"Je dois faire du quinquennat qu'on m'a confié un quinquennat utile pour le pays."Nicolas Sarkozy
On avait évoqué le gel du prix du gaz, la simplification du dispositif
d’exonération fiscale des heures supplémentaires, ou encore le
déblocage de l’épargne salariale… Visiblement « déçu » par les mesures
qui lui avaient été proposées par les fonctionnaires de Bercy sur le
dossier périlleux du pouvoir d’achat, Nicolas Sarkozy est allé beaucoup
plus loin hier en annonçant une série de mesures chocs, qui seront
débattues lors d’une conférence sociale avec les partenaire sociaux à
la mi-décembre.
« Monétiser les RTT »
Le chef de l’Etat a ainsi proposé que les entreprises qui rempliront
les garanties requises puissent "s'exonérer des 35 heures en échange
d'augmentations de salaires" et que « tous les salariés qui se mettent
d'accord avec leur chef d'entreprise puissent transformer les RTT en
argent", une mesure qui permettrait de rendre « 5 milliards d’euros de
pouvoir d’achat ». "Il n'est pas question pour moi de supprimer les 35
heures, il ne s'agit pas de revenir sur un acquis social mais de
permettre de travailler plus", a-t-il toutefois pris soin de préciser.

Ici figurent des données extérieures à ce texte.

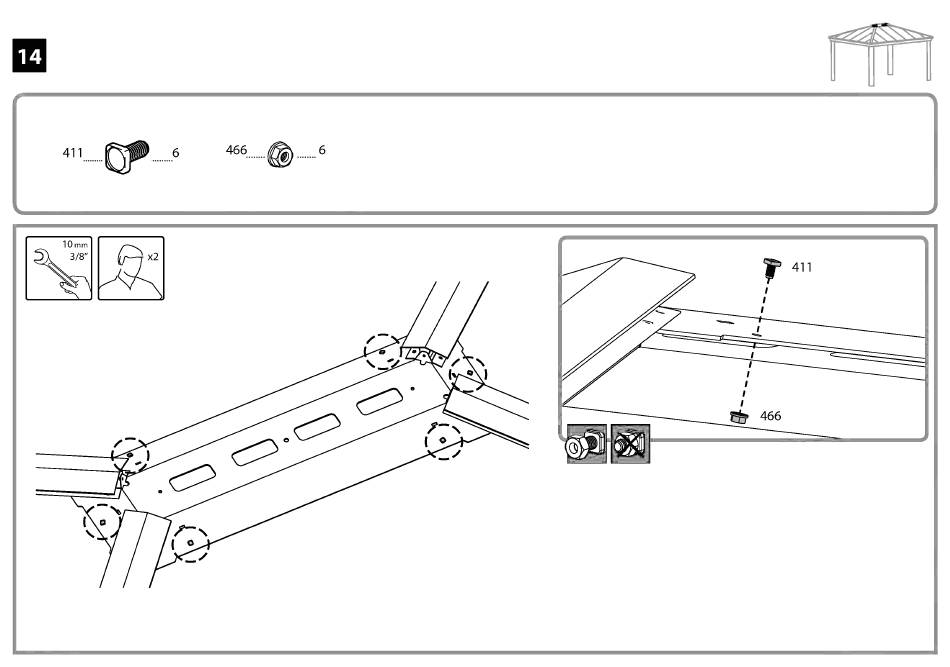 14

411 6

466 6

10 mm
3/8"

x2

411

466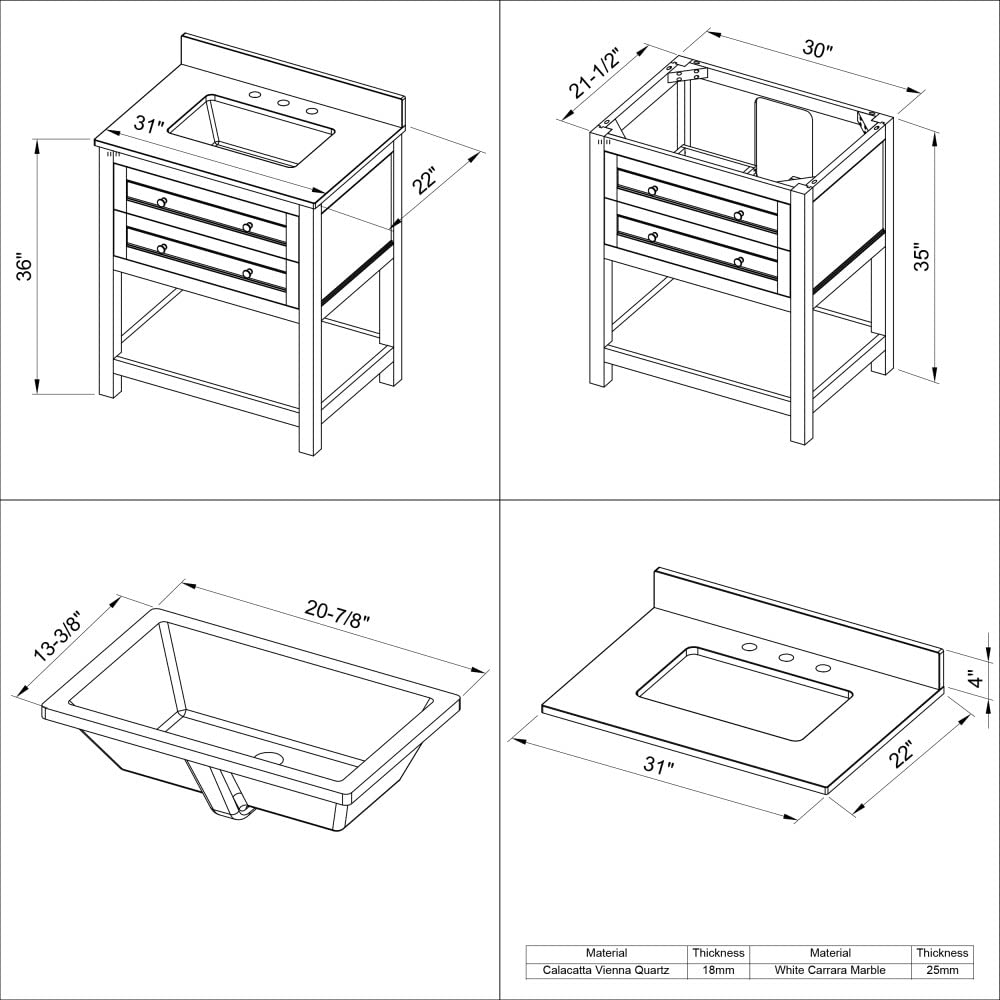 31"
22"
36"

21-1/2"
30"
35"

13-3/8"
20-7/8"

4"
22"
31"

| Material | Thickness | Material | Thickness |
|---|---|---|---|
| Calacatta Vienna Quartz | 18mm | White Carrara Marble | 25mm |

Le chef de l’Etat a également demandé que les heures supplémentaires
soient désormais payées de la même façon dans le public que dans le
privé, c’est à dire 25% de plus que les heures normales. Il entend
aussi élargir les possibilités de travailler le dimanche, à condition
que les salariés soient "payés le double" et sur la base du
"volontariat". Nicolas Sarkozy a par ailleurs proposé « la création
d’un indice du pouvoir d’achat » pour que les Français « aient le
sentiment qu’on ne se moque pas d’eux ». Il a également indique qu'il
était "prêt à aller très loin” pour obtenir une baisse des prix dans
les grandes surfaces, sans plus de précision.

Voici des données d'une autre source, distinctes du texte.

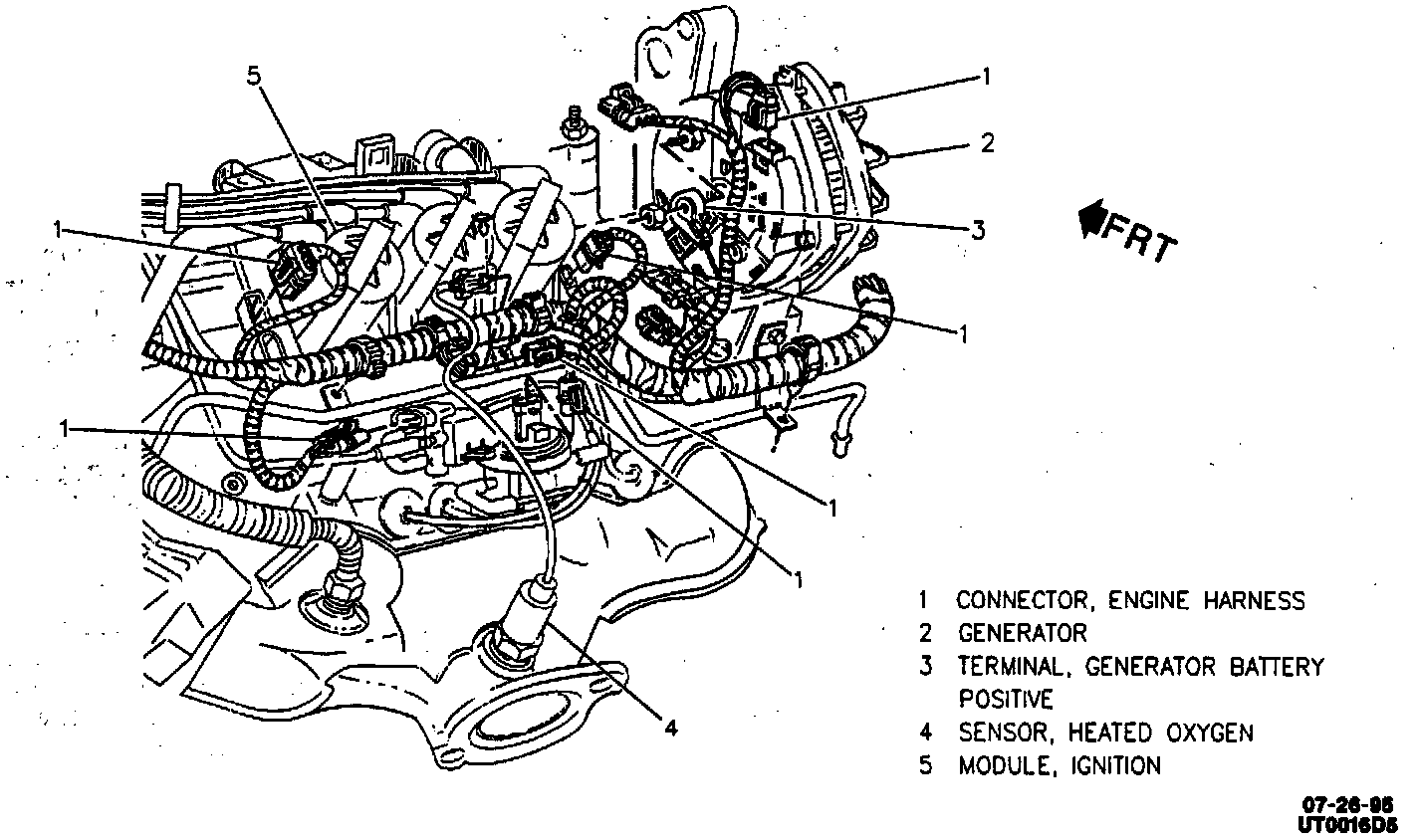 5

1

2

3

FRT

1

1

1

1

1

4

1 CONNECTOR, ENGINE HARNESS
2 GENERATOR
3 TERMINAL, GENERATOR BATTERY POSITIVE
4 SENSOR, HEATED OXYGEN
5 MODULE, IGNITION

07-26-95
UT0016D5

La caution ramenée à un mois
Sur la question du logement, le chef de l’Etat a demandé que les loyers
soient désormais indexés sur l'indice des prix, et non plus sur
l'indice des prix à la construction. Nicolas Sarkozy a par ailleurs
annoncé que les cautions exigées pour les locataires seraient ramenées
à "un mois" de loyer "au lieu de deux mois" et a souhaité une
"mutualisation publique" des risques locatifs. Il a également indiqué
que le gouvernement allait proposer aux partenaires sociaux de
généraliser le contrat de transition professionnelle (CTP) qui permet
d'aider les chômeurs à retrouver un emploi. Il a par ailleurs annoncé
la vente prochaine de 3% du capital d’EDF pour financer une
augmentation de 5 milliards d'euros des crédits des universités.
Au début de son intervention, Nicolas Sarkozy était revenu sur les
deux nuits de violence qui ont secoué Villiers-le-Bel. Un dossier «
bien géré » par François Fillon et Michèle Alliot-Marie en son absence.
Le chef de l’Etat a décrit « des événements d’une extrême gravité »
commis par « des voyous déstructurés », promettant « les assises » à
ceux qui ont tiré sur les policiers, dont 82 ont été blessés. "On est
passés à deux doigts du drame", a-t-il insisté.